Генерал бубновый
Шрифт:
Телевизор, рассказы прибывших с воли – это одно, а увидеть своими глазами, побывать в Торговом центре, в супермаркете – это совсем другое. Из развитого социализма, когда много чего выдавали по талонам и отоваривали их в очередях, – он в один день перескочил в загнивающий капитализм. Назаров ошалел от обилия вещей и продуктов, людской толчеи, шума…
Целый день шатался по городу, пытасяь осмыслить происходящее. К вечеру разболелалсь голова, чего в лагере никогда не случалось, и он прямо-таки рухнул на койку в двухместном гостиничном номере. Ночью проснулся, терзала одна и та же мысль: как жить дальше, чем заняться?
Домой в Царевск не поехал, родственники все в обиде, писем не писали, передач
Но в Царевск тянуло, хотя знал, что область в красном поясе и никто там с пирогами не ждет.

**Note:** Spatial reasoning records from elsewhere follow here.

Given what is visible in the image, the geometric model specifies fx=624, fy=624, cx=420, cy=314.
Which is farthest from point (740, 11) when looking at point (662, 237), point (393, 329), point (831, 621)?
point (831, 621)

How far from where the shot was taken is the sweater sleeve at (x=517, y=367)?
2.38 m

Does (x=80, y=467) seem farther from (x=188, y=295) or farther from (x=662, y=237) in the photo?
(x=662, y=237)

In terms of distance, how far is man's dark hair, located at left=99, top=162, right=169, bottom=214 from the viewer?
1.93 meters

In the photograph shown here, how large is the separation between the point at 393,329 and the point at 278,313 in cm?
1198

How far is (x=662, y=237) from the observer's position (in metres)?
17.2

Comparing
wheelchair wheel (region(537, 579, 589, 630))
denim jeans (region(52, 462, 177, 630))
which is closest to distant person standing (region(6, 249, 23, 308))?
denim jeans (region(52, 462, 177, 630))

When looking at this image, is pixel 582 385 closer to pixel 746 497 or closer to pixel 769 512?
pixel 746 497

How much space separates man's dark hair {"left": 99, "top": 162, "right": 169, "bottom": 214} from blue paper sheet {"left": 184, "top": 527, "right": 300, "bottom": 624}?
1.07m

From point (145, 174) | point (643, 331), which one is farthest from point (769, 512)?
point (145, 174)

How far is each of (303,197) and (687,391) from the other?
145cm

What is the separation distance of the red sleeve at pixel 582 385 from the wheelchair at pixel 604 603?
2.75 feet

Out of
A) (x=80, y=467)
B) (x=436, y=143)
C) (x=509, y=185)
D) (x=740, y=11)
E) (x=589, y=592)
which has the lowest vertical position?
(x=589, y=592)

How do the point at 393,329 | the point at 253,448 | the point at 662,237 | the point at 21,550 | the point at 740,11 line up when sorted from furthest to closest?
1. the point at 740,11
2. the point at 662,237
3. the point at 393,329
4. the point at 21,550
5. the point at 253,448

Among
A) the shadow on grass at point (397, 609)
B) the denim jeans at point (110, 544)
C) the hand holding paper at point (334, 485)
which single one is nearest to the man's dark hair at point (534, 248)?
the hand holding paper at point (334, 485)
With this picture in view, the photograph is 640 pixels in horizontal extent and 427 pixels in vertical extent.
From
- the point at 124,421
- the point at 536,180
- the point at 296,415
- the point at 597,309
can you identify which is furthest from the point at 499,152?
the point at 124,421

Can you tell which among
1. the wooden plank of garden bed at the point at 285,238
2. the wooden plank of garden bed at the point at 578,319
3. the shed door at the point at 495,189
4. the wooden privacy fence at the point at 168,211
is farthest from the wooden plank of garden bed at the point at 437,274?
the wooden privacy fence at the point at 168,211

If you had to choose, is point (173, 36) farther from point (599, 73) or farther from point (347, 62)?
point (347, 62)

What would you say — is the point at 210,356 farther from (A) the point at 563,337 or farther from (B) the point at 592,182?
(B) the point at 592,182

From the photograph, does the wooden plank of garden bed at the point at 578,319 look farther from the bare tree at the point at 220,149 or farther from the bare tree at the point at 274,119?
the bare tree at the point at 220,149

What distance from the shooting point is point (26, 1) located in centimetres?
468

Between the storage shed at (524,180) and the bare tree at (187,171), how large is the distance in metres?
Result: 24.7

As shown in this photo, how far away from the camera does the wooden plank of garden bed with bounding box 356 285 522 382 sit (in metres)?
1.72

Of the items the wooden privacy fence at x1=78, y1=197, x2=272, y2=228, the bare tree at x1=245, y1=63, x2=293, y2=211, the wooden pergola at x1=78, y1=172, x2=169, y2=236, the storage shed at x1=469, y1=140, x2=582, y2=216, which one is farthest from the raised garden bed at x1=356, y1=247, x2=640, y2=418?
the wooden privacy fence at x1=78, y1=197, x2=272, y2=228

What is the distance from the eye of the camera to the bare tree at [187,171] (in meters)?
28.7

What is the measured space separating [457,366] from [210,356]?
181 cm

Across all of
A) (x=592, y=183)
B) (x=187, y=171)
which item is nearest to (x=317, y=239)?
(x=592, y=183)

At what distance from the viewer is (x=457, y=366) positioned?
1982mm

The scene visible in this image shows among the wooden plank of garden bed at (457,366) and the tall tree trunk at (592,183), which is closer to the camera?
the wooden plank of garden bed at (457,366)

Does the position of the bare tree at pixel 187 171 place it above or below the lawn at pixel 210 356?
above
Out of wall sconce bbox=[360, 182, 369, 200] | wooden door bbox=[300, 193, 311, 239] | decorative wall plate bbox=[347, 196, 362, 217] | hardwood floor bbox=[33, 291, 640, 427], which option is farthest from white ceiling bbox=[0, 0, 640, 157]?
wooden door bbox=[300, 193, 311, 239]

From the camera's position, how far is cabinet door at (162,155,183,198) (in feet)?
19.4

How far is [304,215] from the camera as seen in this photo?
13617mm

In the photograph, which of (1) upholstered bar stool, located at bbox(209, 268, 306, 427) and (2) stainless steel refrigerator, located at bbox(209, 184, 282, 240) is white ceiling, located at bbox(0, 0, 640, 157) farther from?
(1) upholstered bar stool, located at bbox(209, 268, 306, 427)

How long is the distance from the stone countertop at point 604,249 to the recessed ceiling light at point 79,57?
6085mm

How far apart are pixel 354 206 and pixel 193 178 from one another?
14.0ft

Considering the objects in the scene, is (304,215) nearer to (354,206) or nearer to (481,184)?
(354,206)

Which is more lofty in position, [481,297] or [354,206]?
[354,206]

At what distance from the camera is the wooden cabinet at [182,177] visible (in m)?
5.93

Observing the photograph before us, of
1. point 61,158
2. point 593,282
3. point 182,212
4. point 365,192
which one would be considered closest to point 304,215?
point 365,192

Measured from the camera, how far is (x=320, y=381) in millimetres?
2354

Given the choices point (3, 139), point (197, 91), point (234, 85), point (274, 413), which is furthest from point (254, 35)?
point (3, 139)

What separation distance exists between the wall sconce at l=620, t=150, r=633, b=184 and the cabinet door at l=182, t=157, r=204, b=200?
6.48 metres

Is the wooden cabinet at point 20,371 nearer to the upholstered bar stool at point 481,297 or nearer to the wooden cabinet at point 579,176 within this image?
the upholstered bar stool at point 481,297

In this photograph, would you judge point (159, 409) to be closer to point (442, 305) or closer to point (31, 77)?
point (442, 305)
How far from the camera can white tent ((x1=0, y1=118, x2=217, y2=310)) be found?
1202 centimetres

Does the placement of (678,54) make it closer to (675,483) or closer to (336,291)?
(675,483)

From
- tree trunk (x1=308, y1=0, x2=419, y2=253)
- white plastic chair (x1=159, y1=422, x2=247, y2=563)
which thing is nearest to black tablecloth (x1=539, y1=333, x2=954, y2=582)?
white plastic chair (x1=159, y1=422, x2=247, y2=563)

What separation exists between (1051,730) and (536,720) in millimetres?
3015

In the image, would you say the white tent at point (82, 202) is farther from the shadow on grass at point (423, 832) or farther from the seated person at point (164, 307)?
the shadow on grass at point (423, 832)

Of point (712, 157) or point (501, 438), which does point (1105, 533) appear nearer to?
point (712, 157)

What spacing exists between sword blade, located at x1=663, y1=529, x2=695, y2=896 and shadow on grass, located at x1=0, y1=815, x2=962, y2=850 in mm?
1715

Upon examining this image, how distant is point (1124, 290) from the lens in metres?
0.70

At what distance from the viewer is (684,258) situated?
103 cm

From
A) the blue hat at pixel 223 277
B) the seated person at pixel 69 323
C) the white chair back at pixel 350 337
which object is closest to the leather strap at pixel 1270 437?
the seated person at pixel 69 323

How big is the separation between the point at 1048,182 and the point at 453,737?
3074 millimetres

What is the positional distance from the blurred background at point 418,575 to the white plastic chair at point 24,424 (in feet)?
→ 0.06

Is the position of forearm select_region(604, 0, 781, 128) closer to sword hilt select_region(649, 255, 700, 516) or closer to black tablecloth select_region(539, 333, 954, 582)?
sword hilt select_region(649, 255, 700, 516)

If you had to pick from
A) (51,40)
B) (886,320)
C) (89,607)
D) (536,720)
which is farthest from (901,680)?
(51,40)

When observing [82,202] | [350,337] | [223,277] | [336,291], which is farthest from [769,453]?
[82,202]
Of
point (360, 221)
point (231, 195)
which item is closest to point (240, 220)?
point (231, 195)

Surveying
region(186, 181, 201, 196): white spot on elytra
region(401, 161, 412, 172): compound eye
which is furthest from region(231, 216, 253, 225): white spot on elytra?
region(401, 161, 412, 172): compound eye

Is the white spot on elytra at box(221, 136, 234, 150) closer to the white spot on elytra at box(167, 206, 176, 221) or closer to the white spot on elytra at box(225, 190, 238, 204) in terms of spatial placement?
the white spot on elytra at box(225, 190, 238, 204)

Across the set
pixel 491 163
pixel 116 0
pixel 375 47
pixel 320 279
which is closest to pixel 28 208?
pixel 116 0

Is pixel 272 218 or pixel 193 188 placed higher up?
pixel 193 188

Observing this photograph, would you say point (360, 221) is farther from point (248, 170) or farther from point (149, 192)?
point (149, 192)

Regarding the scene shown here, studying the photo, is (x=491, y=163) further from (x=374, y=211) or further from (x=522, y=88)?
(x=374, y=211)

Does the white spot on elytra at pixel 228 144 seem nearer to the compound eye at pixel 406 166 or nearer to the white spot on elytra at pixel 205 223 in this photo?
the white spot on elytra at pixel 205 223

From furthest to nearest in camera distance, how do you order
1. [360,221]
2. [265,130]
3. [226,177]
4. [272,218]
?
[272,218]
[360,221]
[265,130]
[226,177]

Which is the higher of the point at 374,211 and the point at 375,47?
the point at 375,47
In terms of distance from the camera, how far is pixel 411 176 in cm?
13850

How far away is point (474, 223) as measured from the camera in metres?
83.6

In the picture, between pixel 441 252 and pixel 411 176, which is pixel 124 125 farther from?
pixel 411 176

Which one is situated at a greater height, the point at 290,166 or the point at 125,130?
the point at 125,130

В лагерной комнате воспитательной работы и отдыха книг было мало, от скуки прочитал брошюру «основы предпринимательства в России», как она в отряд попала, понять трудно. Но после этого стал выискивать статьи в журналах на экономические темы. Читал, думал. Теперь он укорял себя за то давнее безрассудство, за ту глупость, когда прессовал и грабил кооператоров, вместо того, чтобы договариваться и оберегать их, «как куриц, которые несут золотые яйца». Это выражение про золотые яйца вычитал в статье академика Перфильева и сразу проникся, стал представлять, как толково можно все обустроить. «Да я и не думал их убивать… Если бы не отморозок Кастет». За пятнадцать лет сменил три зоны, жилось по-разному, особенно чумовато в Забайкалье, где много дней отсидел в ШИЗО. Но поднялся постепенно до смотрящего в ИК-15, жил в исправительной колонии спокойно и ровно, ожидая конца пятнадцатилетнего срока. А в последний год его перемкнуло. Считал дни…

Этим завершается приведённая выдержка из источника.